**EXERCISE A:** Please repeat the lines of the listing between the line holding "How far from" and the line holding "538 millimetres", inclusive.
====== EXCERPTED PASSAGE
One of the best tactics available is using a drone to thin out the numbers before performing a manual clean-up. An upward swipe on the Dualshock 4’s touchpad initiates combat mode, then press L1 when targeted on an enemy. The drone will automatically engage in combat with any enemy units in the area, leaving the player with the opportunity to simply wait until its taken out a few surplus goons. In an FPS where the combat is fun this would be an interesting tactical opportunity, here in Killzone: Shadow Fall it’s a means to an end.
The campaign is obviously a key component of the Killzone: Shadow Fall experience, and things do improve as you progress. Its mismatch of gameplay design and the objectives which see you traipse back-and-forth across the same land mass (with respawning enemies to boot) reek of a videogame that was rushed to meet a deadline. Killzone: Shadow Fall fills a hole in a marketeers design, not the demand for an enjoyable or innovative FPS experience.
The multiplayer aspect of Killzone: Shadow Fall allows for up to twenty four players to take to the battlefield. A handful of generic gameplay modes were included. At launch it was a by-the-numbers multiplayer component that leaned too heavily towards the Call of Duty standard. As if the development team at Guerrilla Games were unable – or more likely unwilling – to make a play for something fresh with a launch title. Now of course, this is fairly redundant, as playing online is impossible.
The visual quality of Killzone: Shadow Fall is where it shines. The landmasses are vast and impressive. The character animation goes far beyond anything the previous-generation of consoles could have offered. That being said, the facial animation sits well behind the quality of the Xbox One’s key launch title, Ryse: Son of Rome. There are many notably low resolution texture on some of the more incidental items littering the environments. The voice acting however, is commendable throughout. There are few characters in Killzone: Shadow Fall that you’ll care about, but those that you do are ultimately due to the portrayal by their actors more than their on-screen presentation.
To put it bluntly, Killzone: Shadow Fall is a grand disappointment. It’s a game that has been designed with the intention of filling a void. It seems to have not been given any room to grow outside of that most basic need. Whether it was a case of limited time, finance or ambition, Killzone: Shadow Fall ended up being another launch title that looks pretty but plays as a very generic FPS. There are many that were wowed by the visual and aural quality alone, but gamers looking for substance need look elsewhere.
So Killzone: Shadow Fall has not survived the passing of time. This doesn’t mean that the franchise as a whole is dead. However, with single-player FPS games having lost their lustre in recent years, what are the chances of a comeback? Slim though they may be, we would still welcome a new Killzone with open arms.
============
====== PROVIDED MATERIAL
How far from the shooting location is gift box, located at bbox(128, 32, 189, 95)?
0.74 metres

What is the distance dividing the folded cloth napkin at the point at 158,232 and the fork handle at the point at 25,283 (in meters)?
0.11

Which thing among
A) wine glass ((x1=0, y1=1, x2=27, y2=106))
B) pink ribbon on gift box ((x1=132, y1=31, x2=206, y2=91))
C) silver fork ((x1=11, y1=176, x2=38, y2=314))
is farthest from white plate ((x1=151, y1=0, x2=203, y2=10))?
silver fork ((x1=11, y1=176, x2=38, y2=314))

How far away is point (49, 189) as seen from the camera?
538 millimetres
============
====== PROVIDED MATERIAL
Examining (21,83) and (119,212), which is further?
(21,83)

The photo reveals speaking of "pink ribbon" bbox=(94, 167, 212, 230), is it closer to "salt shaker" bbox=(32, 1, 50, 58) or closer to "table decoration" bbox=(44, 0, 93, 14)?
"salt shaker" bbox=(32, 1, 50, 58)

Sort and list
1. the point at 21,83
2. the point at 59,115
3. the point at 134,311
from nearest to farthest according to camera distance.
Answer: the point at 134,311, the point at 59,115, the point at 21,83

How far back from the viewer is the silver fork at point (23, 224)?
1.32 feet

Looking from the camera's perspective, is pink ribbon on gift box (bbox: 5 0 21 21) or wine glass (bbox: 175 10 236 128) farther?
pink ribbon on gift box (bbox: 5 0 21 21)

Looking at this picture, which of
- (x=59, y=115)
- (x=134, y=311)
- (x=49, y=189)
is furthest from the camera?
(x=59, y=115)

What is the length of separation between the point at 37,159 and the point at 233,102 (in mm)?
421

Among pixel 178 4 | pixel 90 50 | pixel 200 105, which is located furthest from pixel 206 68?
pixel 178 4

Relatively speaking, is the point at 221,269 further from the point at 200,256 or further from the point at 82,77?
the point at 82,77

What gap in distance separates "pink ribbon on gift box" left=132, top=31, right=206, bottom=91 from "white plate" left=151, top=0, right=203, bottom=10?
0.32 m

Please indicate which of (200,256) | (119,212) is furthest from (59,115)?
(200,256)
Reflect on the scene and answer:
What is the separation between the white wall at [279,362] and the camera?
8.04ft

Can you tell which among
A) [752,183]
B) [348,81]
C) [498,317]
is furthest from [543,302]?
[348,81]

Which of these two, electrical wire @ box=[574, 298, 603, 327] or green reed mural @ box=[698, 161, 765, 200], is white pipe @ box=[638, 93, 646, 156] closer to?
============
**EXERCISE B:** Decide whether each statement agrees with the Killzone: Shadow Fall review. Answer yes or no and quote the deciding words from the review. (i) The multiplayer mode supports up to twenty four players. (ii) The game's facial animation surpasses that of Ryse: Son of Rome. (iii) Pressing L1 initiates combat mode.

**COMPLETE ANSWER A:**
How far from the shooting location is gift box, located at bbox(128, 32, 189, 95)?
0.74 metres

What is the distance dividing the folded cloth napkin at the point at 158,232 and the fork handle at the point at 25,283 (in meters)?
0.11

Which thing among
A) wine glass ((x1=0, y1=1, x2=27, y2=106))
B) pink ribbon on gift box ((x1=132, y1=31, x2=206, y2=91))
C) silver fork ((x1=11, y1=176, x2=38, y2=314))
is farthest from white plate ((x1=151, y1=0, x2=203, y2=10))?
silver fork ((x1=11, y1=176, x2=38, y2=314))

How far away is point (49, 189) as seen from the camera?
538 millimetres

**COMPLETE ANSWER B:**
(i) Yes: "allows for up to twenty four players to take to the battlefield"
(ii) No: "the facial animation sits well behind the quality of the Xbox One’s key launch title, Ryse: Son of Rome"
(iii) No: "An upward swipe on the Dualshock 4’s touchpad initiates combat mode"